§ TAREAS Y EJERCICIOS:
A. Traduzca al inglés esta oración de la reseña sobre la novela de Saramago: "También los propios nombres de los personajes femeninos Marcenda y Lídia provienen de las odas de R. Reis."
B. Según la reseña sobre la novela de Saramago, ¿cuántos años pasó Ricardo Reis en Brasil antes de volver a Lisboa?

§ TEXTO DE ORIGEN:

19 de febrero de 2007

Saramago y Ricardo Reis

O Ano da Morte de Ricardo Reis (1984), de José Saramago, narra el regreso a Lisboa de Ricardo Reis, heterónimo de Pessoa, médico y poeta, tras dieciséis años de exilio voluntario en Brasil. Hospedado en el Hotel Bragança (y más tarde en un piso alquilado en el Alto de Santa Catarina), su último año de vida en Lisboa (1936) transcurre entre un amor físico y desigual con la criada Lídia, una pasión imposible con Marcenda (joven rica de Coimbra, lisiada del brazo izquierdo) y con una amistad fantasmal con Fernando Pessoa.
Me parece una novela que empieza y acaba bien (aunque con dos frases lapidarias), que se sustenta en una buena idea original, y que cuenta con un personaje, el solitario Reis (ficción sobre ficción), bien construido y completamente ajeno al tiempo que le ha tocado vivir. El sabio aprovechamiento de materiales que Saramago hace de la literatura portuguesa hace mucho en favor del texto: ahí están las huellas de la poesía de Fernando Pessoa (la propia o la escrita bajo firma de su heterónimo Ricardo Reis) que salpica, hecha prosa, toda la novela. También los propios nombres de los personajes femeninos Marcenda y Lídia provienen de las odas de R. Reis. Por su parte, Camões es más que la estatua (el “D’Artagnan”) de la plaza: también hay versos suyos espigados por las páginas del libro. En la novela se recrean rincones de Lisboa de especial encanto, y, aunque evidentemente la ambientación corresponde a un tiempo pasado, la figura del Adamastor, la Rua do Alecrim o la Praça Camões no han cambiado tanto (botellón aparte en lo que respecta al mirador del Alto de Santa Catarina…).
Sin embargo, la prosa de Saramago resulta en ocasiones un tanto pesada; el lenguaje de la novela tiene momentos líricos bien logrados, pero a menudo cae en descripciones morosas y en digresiones no siempre hábiles. En cuanto a la hilación de la historia con la Historia, se establece mediante algunos lugares comunes y toda una retahíla de eventos sacados de hemeroteca diseminados por el relato. El mayor reparo, con todo, lo encuentro en el narrador: poco distinguible del propio autor, es omnipresente, incluso en exceso, y en ocasiones supone hasta un estorbo para el disfrute de la lectura. Como en anteriores lecturas de Saramago (La balsa de piedra y Todos los nombres, leídos hace años en traducción española), el placer del texto y las buenas ideas del autor se enturbian con el lastre de un narrador endiosado y anacrónico.

§ DATOS DISPONIBLES:
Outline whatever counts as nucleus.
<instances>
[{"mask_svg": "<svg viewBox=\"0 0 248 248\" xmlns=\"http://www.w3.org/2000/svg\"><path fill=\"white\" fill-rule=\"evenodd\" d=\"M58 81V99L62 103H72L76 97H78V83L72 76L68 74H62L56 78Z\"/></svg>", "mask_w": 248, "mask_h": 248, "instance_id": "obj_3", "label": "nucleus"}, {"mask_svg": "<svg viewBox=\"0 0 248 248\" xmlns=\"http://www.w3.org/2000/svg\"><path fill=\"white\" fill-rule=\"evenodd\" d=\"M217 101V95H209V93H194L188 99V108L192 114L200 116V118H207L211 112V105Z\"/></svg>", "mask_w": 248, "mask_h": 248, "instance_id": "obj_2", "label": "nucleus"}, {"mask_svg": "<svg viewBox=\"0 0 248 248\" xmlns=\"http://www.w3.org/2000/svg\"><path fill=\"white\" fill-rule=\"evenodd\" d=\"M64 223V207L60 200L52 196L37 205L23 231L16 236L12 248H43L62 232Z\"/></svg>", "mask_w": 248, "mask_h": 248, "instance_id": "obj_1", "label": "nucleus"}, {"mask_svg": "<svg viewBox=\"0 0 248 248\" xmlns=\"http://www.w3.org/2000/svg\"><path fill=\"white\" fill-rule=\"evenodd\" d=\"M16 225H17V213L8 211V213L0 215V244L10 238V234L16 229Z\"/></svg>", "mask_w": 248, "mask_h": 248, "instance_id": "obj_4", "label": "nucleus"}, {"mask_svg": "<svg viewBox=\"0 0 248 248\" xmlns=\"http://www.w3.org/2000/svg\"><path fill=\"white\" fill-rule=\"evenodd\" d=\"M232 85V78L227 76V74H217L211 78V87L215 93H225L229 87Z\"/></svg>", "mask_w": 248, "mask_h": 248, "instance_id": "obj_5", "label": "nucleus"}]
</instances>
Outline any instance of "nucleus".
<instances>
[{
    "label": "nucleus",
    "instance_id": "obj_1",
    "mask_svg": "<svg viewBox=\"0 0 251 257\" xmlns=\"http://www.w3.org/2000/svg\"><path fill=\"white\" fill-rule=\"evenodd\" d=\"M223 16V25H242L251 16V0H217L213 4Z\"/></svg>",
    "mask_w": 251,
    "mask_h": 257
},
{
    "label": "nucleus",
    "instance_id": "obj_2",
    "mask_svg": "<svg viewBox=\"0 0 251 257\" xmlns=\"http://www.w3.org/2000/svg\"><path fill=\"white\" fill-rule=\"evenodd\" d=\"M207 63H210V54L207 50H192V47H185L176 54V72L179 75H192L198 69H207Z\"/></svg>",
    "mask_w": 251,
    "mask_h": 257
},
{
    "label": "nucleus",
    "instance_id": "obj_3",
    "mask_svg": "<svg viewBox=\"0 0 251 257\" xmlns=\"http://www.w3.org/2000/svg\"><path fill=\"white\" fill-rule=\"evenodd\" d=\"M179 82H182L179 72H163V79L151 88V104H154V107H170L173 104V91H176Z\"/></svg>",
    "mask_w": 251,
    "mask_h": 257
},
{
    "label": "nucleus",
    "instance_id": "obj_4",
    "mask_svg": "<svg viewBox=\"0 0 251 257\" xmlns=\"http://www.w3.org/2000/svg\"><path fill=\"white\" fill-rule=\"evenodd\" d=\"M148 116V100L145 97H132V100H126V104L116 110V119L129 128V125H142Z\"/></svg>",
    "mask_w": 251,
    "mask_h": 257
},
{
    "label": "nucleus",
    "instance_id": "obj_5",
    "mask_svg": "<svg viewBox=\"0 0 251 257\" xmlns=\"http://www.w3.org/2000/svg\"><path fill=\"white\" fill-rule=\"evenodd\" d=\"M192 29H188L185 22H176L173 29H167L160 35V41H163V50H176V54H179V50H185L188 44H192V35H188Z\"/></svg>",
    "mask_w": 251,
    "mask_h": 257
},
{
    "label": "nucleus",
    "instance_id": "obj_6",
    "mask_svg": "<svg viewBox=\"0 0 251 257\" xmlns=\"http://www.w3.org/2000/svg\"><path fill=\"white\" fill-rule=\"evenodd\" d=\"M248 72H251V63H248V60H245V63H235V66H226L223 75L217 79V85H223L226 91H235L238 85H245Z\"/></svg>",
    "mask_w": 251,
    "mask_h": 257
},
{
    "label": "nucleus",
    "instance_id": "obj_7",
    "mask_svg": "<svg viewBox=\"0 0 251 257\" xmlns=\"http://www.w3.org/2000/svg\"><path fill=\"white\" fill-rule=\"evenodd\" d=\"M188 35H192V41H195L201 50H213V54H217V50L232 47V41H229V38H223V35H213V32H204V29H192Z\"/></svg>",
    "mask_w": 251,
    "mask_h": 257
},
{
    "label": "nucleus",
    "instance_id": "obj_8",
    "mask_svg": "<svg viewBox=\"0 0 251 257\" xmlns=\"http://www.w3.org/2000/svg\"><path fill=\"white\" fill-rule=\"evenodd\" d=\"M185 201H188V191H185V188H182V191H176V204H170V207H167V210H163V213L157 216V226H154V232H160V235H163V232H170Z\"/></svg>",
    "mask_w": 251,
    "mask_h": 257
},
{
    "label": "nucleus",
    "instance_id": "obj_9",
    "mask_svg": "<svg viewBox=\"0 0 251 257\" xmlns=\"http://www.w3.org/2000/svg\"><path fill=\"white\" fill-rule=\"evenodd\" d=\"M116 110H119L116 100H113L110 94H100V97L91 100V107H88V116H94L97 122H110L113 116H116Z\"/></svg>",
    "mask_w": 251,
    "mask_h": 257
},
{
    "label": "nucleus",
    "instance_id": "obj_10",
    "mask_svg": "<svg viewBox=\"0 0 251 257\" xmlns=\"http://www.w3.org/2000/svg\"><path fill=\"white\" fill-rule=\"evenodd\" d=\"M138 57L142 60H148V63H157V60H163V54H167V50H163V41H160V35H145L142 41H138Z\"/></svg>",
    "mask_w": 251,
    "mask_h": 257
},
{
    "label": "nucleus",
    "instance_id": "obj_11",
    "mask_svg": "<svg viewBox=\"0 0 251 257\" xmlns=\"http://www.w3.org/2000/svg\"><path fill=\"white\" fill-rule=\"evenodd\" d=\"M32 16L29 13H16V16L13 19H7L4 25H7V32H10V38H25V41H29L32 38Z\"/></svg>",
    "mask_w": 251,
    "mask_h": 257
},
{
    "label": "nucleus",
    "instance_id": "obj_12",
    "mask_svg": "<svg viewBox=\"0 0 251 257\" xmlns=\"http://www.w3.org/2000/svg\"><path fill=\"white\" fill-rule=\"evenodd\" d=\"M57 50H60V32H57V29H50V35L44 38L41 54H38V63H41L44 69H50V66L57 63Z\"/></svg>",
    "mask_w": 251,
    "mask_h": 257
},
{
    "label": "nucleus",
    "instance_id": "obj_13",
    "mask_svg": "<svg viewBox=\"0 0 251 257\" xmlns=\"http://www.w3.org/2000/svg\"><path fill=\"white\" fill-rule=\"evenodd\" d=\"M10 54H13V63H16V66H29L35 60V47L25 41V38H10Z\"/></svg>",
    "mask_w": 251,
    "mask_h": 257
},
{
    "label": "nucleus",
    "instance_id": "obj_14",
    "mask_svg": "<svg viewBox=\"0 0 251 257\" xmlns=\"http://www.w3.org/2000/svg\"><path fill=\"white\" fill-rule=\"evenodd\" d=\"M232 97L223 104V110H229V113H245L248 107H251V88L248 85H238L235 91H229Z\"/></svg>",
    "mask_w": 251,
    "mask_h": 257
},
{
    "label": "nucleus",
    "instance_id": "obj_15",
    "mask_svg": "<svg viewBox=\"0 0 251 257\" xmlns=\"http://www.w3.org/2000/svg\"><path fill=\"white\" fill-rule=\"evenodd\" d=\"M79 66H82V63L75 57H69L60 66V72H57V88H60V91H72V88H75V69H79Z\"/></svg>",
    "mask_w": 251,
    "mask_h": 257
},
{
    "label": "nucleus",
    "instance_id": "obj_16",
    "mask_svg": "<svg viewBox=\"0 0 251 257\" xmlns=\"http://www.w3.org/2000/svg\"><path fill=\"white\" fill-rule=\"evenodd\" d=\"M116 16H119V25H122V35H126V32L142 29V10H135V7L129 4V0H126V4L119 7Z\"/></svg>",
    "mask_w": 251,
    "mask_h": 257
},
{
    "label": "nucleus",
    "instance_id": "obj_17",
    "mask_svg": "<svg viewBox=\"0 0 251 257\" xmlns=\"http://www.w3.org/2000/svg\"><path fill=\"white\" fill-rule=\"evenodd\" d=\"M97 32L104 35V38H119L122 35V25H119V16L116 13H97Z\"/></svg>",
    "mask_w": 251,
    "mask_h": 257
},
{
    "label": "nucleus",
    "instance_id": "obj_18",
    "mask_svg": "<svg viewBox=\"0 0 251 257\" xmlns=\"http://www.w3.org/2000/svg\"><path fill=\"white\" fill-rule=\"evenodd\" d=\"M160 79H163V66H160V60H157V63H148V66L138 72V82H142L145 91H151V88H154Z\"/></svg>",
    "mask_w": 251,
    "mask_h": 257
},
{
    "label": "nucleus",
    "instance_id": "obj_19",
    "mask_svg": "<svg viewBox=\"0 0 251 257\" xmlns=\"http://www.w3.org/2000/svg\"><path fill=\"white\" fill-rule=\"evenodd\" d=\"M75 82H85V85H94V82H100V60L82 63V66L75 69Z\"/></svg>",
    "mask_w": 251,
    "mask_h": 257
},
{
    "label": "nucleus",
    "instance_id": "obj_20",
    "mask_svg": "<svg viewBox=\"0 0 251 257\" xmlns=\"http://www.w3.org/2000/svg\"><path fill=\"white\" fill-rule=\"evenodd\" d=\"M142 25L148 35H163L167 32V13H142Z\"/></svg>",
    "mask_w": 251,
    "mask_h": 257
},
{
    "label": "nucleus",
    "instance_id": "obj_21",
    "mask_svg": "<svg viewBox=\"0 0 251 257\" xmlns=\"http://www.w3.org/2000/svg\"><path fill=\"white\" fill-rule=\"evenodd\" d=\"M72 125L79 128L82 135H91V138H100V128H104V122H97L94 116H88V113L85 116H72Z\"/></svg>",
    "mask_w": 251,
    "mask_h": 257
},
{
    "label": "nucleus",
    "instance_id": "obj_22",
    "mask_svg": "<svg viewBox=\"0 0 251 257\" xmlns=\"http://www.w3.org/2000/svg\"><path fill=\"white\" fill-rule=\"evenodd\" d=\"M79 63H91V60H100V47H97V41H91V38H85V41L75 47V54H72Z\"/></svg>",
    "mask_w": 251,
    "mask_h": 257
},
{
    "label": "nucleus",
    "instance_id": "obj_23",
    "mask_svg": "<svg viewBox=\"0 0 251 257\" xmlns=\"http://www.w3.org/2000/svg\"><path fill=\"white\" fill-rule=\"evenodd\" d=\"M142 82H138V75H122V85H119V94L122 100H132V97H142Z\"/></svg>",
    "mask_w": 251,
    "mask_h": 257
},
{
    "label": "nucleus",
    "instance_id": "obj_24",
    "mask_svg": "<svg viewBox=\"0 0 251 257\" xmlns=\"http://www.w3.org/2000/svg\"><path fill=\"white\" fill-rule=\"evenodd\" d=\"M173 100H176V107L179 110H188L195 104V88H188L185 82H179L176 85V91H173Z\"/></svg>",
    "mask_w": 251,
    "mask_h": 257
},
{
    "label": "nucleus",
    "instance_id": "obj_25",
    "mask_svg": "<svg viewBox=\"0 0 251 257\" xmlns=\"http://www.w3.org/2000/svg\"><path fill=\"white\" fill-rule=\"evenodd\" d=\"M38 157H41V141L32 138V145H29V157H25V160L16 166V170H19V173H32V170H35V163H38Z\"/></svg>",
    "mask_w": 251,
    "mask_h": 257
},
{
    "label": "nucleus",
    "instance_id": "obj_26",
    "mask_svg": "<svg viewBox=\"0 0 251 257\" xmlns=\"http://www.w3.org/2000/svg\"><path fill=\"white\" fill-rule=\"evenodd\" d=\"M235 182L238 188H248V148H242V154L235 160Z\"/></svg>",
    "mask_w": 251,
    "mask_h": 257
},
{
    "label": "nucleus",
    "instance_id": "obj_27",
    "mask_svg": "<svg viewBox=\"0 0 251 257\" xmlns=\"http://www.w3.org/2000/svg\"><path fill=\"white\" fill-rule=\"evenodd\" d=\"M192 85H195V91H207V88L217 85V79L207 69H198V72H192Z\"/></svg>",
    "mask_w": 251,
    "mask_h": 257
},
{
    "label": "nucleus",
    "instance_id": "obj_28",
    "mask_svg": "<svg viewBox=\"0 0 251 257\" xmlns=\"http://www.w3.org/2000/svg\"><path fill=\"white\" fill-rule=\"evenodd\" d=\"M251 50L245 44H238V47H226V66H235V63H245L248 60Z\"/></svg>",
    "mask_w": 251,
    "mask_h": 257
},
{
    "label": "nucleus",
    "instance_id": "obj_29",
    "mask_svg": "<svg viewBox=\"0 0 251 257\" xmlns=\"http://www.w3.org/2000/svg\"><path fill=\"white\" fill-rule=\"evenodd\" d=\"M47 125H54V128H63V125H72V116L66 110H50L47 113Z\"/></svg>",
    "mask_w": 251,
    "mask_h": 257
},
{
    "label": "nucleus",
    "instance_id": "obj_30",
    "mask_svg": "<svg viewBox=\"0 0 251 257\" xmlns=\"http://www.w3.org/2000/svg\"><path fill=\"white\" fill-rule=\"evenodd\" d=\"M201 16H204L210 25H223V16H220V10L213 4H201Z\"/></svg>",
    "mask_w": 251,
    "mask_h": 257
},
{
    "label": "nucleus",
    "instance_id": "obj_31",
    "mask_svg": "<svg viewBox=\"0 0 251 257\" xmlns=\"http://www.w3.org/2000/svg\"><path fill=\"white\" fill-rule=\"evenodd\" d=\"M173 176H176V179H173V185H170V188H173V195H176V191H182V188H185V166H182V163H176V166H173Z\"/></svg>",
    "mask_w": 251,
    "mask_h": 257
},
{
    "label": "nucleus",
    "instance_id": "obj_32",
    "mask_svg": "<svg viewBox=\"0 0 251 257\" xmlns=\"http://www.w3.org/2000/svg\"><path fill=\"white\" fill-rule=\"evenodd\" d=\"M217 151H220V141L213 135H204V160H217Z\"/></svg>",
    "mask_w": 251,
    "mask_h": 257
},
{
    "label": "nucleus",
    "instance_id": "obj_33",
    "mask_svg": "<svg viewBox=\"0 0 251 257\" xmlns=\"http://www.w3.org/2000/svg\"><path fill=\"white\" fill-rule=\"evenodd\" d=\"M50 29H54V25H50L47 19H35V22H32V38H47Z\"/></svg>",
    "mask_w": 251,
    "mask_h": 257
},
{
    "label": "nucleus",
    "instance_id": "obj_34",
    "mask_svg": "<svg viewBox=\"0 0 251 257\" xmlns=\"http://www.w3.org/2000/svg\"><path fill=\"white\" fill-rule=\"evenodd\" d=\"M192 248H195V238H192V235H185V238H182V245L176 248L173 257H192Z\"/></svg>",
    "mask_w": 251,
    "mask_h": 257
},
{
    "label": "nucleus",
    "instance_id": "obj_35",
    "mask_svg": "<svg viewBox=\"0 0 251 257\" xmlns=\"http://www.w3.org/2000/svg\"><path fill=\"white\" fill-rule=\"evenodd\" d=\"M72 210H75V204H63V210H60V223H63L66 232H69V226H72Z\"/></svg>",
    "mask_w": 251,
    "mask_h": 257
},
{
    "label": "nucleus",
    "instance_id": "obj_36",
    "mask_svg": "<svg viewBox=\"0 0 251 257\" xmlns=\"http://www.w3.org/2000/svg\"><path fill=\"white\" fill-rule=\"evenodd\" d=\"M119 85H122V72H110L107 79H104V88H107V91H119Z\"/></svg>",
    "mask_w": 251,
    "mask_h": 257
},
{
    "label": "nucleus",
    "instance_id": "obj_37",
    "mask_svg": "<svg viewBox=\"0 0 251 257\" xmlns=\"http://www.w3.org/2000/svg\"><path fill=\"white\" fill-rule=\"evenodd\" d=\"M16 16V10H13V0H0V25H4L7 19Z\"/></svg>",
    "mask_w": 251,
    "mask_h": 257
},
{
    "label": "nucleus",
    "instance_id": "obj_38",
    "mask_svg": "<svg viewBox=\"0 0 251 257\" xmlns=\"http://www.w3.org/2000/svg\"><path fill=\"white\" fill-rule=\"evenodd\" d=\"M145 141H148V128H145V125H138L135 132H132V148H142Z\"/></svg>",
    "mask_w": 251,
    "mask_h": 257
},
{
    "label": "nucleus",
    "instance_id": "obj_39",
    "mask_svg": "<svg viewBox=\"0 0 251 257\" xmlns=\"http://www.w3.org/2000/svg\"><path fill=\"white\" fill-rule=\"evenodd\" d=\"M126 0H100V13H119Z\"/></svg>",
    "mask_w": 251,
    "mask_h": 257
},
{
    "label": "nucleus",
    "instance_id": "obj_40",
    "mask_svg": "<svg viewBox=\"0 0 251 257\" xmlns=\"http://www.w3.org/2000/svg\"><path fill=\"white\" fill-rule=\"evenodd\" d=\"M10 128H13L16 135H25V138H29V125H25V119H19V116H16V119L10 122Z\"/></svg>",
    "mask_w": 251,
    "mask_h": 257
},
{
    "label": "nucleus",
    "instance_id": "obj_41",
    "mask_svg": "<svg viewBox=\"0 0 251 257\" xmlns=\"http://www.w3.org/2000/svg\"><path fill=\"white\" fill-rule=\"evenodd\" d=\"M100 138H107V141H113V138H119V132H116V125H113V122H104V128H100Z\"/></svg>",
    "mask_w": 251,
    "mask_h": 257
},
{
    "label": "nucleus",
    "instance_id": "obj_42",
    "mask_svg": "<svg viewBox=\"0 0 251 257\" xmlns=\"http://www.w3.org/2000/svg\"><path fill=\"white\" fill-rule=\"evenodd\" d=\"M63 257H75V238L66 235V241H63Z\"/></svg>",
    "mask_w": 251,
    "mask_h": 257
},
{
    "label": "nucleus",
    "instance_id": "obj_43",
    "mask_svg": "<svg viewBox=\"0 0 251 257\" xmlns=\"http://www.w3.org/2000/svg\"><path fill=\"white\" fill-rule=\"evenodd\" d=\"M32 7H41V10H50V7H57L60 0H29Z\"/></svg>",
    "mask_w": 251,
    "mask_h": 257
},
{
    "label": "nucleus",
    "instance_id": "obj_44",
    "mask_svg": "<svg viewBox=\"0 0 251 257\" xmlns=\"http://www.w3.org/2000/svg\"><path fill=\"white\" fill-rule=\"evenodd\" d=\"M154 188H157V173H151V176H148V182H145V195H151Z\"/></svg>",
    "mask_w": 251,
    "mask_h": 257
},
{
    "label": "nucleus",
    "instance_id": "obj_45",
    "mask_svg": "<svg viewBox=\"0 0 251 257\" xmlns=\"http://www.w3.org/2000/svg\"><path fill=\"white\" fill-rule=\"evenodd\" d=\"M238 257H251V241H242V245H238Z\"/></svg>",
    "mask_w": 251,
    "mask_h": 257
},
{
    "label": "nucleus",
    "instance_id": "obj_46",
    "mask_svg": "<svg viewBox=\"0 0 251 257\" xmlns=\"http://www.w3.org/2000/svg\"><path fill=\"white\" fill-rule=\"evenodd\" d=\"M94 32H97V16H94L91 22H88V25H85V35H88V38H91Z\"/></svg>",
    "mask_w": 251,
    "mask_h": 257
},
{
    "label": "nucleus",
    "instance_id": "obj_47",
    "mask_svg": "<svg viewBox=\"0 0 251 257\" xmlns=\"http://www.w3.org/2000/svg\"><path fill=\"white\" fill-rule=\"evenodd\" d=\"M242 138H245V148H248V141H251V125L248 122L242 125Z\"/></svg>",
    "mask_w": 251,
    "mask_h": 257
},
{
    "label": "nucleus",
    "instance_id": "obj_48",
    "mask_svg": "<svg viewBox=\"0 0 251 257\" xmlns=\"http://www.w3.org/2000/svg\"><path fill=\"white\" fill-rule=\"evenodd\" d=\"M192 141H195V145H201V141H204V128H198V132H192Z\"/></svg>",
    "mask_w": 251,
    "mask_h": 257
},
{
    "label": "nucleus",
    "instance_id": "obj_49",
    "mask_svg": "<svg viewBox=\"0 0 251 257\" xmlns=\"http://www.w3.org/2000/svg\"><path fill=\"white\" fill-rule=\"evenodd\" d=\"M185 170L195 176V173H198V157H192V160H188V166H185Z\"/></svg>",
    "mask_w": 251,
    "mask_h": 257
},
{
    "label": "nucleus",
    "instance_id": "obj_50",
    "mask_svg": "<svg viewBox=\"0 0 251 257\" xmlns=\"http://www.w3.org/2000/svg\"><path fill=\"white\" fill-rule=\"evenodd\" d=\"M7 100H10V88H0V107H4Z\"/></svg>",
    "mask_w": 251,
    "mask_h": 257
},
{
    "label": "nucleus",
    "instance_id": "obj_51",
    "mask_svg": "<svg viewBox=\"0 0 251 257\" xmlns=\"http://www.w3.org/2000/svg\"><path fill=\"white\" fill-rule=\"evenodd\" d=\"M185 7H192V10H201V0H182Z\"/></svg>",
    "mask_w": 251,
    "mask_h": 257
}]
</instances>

§ RESPUESTAS POR TAREA:
A. The very names of the female characters Marcenda and Lídia also come from the odes of R. Reis.

B. Dieciséis años, en exilio voluntario.